Quite the reverse ...............the other half always takes fishing rod in van.  Head for the hills, and unstocked hill lochs.  You are bound to find somwhere to park up and catch your tea, supper or breakfast.  
The recent access code allows fishing from the banks of unstocked hill lochs  although it is quite difficult to find this in print, anywhere
BTW access code also allows boats (with no engines) on inland water.  Both refer to Scotland, and assume that no damage is done.  No idea what you can do in England, Wales or N or S Ireland.


----------



## sagart (Jun 1, 2010)

Boxerman said:


> It looks a lot more "organised" than it was when we were last there - mind you, that was quite a while ago, we still had the tent then.
> The drive there is good, an interesting road with spectacular views, as is the walk from Sligachan, long way on foot though!
> 
> Rgds
> Frank


Not so much organised as improved...you can even drink the water from the taps.  Areas for vans and hookups are available. Shop and toilets are much better, there's even a gate to the Laggan & Rubh path rather than climbing the wire.
Parking outside the campsite is more restricted and is definitel No Overnight.
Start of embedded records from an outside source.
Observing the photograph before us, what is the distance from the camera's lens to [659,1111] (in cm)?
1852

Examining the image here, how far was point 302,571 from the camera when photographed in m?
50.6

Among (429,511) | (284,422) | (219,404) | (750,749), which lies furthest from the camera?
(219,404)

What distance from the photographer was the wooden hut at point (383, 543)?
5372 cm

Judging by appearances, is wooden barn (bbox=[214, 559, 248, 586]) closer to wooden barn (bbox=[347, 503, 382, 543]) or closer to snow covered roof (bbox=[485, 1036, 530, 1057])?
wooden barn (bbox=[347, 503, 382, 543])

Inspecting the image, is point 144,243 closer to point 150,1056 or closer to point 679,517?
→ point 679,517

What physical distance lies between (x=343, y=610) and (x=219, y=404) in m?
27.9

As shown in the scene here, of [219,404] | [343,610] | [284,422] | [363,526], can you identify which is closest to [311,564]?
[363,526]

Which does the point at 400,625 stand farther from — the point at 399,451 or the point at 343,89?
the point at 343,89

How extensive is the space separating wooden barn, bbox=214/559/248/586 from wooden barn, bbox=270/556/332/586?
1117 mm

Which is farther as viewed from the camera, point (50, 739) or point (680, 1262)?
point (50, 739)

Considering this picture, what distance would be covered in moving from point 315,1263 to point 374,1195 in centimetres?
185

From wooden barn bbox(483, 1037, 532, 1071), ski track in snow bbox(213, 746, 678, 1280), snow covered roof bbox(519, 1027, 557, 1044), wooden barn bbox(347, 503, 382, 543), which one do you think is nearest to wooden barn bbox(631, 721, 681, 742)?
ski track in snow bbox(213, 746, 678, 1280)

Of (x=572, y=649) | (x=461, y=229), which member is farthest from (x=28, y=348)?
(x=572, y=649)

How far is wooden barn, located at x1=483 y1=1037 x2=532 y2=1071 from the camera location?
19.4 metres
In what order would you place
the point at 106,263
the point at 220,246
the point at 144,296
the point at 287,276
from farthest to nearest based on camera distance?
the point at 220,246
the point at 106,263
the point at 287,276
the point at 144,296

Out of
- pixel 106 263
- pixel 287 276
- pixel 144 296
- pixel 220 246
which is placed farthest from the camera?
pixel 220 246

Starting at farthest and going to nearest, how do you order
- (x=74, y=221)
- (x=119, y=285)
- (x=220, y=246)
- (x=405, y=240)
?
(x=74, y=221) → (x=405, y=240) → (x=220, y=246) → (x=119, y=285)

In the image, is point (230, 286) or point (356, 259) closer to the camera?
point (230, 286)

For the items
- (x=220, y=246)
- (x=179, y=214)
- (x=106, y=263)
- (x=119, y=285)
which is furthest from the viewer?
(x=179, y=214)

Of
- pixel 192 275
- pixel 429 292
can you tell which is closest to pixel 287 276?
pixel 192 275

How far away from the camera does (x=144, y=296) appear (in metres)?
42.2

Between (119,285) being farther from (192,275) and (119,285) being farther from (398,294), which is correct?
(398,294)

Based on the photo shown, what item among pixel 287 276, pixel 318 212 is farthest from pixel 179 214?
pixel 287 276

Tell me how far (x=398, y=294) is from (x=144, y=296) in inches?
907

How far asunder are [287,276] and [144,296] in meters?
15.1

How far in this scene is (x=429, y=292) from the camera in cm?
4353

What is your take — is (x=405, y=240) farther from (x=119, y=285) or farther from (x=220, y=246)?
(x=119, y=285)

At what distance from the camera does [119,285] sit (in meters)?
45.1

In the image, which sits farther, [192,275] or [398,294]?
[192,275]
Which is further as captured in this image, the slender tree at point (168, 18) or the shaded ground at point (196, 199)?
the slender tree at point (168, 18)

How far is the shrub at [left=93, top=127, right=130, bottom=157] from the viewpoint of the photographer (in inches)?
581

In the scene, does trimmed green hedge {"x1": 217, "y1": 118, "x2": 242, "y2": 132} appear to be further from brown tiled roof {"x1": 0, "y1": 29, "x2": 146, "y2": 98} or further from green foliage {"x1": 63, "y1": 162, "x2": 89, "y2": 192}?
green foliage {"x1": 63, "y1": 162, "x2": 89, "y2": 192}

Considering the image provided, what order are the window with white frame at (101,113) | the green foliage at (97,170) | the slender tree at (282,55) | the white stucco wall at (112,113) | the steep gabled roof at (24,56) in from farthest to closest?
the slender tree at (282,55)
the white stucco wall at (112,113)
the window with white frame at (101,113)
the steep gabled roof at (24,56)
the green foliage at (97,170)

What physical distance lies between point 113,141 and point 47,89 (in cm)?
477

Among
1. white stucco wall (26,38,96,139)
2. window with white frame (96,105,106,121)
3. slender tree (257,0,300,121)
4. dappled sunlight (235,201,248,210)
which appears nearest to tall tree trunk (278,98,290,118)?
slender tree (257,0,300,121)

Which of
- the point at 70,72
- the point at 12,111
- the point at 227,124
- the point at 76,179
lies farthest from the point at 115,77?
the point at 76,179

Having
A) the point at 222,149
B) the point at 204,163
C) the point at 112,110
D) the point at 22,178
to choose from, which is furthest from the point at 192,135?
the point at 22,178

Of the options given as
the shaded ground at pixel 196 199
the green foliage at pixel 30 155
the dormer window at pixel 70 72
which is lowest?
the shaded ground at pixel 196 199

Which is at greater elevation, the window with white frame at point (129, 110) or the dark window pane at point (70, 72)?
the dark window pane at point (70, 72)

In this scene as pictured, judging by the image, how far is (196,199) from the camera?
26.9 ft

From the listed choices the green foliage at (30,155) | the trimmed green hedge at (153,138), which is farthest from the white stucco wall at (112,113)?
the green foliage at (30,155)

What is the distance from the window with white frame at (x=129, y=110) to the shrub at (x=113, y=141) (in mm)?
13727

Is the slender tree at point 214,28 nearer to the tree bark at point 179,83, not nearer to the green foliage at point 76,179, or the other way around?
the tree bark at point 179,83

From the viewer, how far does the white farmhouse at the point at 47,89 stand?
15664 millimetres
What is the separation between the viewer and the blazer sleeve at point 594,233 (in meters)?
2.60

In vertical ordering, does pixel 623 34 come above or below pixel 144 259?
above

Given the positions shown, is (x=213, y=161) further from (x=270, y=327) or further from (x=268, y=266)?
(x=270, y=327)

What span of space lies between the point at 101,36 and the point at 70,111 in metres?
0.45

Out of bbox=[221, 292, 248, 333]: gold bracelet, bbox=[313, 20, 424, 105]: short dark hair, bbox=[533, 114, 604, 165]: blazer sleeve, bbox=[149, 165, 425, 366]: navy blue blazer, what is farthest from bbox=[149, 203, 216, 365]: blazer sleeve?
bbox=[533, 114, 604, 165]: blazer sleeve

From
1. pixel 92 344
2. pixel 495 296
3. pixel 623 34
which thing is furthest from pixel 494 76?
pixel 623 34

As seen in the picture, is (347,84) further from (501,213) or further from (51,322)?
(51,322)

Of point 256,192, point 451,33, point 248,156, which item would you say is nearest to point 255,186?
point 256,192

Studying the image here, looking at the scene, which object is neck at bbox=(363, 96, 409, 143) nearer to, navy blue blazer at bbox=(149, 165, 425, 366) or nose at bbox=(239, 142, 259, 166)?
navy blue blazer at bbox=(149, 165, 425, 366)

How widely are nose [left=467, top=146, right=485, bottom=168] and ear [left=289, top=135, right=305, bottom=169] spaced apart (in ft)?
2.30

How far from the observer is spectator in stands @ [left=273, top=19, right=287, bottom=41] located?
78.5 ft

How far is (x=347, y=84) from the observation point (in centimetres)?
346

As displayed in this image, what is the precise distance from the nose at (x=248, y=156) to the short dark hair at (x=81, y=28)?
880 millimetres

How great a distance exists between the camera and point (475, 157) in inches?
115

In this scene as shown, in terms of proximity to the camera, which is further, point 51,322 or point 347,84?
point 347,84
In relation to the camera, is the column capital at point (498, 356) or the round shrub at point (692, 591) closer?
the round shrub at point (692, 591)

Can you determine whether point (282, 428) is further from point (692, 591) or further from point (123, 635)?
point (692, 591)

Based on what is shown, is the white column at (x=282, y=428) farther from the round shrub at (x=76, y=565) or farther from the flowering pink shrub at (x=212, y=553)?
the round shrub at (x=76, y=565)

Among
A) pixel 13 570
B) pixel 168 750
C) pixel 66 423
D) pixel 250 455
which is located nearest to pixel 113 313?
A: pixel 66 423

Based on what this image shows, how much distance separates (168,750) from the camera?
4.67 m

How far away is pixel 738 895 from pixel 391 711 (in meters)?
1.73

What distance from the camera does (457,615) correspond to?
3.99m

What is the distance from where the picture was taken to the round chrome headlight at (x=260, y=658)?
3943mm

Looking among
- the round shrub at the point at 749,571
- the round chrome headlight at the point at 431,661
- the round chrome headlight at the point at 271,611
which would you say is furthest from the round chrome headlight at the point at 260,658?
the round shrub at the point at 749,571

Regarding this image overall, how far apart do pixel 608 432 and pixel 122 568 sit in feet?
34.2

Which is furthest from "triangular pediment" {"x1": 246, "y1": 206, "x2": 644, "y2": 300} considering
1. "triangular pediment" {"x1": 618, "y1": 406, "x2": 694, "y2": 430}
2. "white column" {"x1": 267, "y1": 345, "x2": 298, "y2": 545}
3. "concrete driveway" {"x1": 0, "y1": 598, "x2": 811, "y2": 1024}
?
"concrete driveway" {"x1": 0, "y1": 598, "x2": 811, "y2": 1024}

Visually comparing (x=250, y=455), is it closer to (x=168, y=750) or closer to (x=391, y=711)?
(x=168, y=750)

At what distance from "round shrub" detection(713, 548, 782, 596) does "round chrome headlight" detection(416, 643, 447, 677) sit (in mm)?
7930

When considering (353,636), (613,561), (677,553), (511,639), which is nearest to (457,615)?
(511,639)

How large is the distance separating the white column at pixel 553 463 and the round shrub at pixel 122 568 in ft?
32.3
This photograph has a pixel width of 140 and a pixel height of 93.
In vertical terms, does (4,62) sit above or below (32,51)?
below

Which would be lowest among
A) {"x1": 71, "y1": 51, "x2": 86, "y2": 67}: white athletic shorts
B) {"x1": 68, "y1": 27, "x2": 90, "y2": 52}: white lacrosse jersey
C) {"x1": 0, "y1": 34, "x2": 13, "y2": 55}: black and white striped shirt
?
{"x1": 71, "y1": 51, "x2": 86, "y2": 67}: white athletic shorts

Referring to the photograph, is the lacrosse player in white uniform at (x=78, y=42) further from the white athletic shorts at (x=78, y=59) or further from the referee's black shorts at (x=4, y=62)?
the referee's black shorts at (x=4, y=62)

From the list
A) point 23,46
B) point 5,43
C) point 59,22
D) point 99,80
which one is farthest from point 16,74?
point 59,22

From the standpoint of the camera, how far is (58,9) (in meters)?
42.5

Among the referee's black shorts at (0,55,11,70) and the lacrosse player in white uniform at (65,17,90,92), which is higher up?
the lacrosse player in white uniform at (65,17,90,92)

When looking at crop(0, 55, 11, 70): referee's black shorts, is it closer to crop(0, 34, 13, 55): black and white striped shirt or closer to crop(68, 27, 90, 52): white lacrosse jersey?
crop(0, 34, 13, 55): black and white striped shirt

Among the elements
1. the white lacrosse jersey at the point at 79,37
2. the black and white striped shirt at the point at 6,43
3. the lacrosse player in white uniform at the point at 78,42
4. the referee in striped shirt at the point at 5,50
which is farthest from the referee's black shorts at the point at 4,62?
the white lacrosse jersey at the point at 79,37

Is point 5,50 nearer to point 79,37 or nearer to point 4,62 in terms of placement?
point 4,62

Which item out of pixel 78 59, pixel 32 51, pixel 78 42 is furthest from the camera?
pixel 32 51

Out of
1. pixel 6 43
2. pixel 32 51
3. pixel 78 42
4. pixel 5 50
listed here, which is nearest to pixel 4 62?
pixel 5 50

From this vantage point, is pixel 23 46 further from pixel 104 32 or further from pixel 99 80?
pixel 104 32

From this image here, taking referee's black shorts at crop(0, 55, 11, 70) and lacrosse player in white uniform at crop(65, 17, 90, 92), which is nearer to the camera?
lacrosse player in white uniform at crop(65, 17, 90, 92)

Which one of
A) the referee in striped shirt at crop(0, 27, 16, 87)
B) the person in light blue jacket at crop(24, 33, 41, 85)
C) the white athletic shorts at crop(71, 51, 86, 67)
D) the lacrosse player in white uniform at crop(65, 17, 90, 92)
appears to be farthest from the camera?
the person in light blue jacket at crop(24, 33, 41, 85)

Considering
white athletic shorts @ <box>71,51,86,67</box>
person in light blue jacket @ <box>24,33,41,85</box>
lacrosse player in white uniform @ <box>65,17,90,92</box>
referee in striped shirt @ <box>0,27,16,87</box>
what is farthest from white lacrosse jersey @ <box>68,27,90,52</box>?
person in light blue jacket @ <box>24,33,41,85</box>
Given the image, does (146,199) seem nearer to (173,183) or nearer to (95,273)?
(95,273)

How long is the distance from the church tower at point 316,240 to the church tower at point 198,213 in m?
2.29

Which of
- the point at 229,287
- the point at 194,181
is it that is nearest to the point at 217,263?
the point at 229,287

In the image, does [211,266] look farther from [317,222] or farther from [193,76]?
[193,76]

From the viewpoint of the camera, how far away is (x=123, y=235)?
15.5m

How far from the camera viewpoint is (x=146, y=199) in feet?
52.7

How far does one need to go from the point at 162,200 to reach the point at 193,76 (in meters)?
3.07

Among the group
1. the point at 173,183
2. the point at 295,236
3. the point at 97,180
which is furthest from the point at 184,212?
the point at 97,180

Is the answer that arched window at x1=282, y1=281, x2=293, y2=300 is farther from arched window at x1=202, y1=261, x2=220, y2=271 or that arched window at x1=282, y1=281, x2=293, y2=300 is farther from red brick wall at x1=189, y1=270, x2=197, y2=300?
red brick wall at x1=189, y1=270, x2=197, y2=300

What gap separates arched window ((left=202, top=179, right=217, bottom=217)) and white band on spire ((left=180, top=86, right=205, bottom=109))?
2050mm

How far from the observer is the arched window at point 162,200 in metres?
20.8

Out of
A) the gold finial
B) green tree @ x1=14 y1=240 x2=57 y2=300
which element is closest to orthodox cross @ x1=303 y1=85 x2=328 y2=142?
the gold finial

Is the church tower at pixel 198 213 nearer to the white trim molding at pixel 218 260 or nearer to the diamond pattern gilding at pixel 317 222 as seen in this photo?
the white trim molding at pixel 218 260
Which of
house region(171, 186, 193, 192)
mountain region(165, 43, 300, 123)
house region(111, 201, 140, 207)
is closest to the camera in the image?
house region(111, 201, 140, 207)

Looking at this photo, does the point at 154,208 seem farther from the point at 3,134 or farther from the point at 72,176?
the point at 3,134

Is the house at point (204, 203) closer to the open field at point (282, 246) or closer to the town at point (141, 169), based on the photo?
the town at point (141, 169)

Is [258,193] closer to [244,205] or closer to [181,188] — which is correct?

The notice is arguably legal, but the power of MacLeod Estates does rule.
To camp free, there are areas to the left and right of the hairpin.


----------



## Canalsman (Jun 2, 2010)

sagart said:


> To camp free, there are areas to the left and right of the hairpin.



Which hairpin are you referring to, pray?


----------



## sagart (Jun 2, 2010)

Canalsman said:


> Which hairpin are you referring to, pray?



Sorry, worst of being local...you just drive there!
Turn into the Glenbrittle road from Carbost and meander on until you reach the major hairpin over looking Coire na Creiche and the Fairy Pools.
Google Maps

This shows the the Carbost end at the top, so you would be driving "down" the map.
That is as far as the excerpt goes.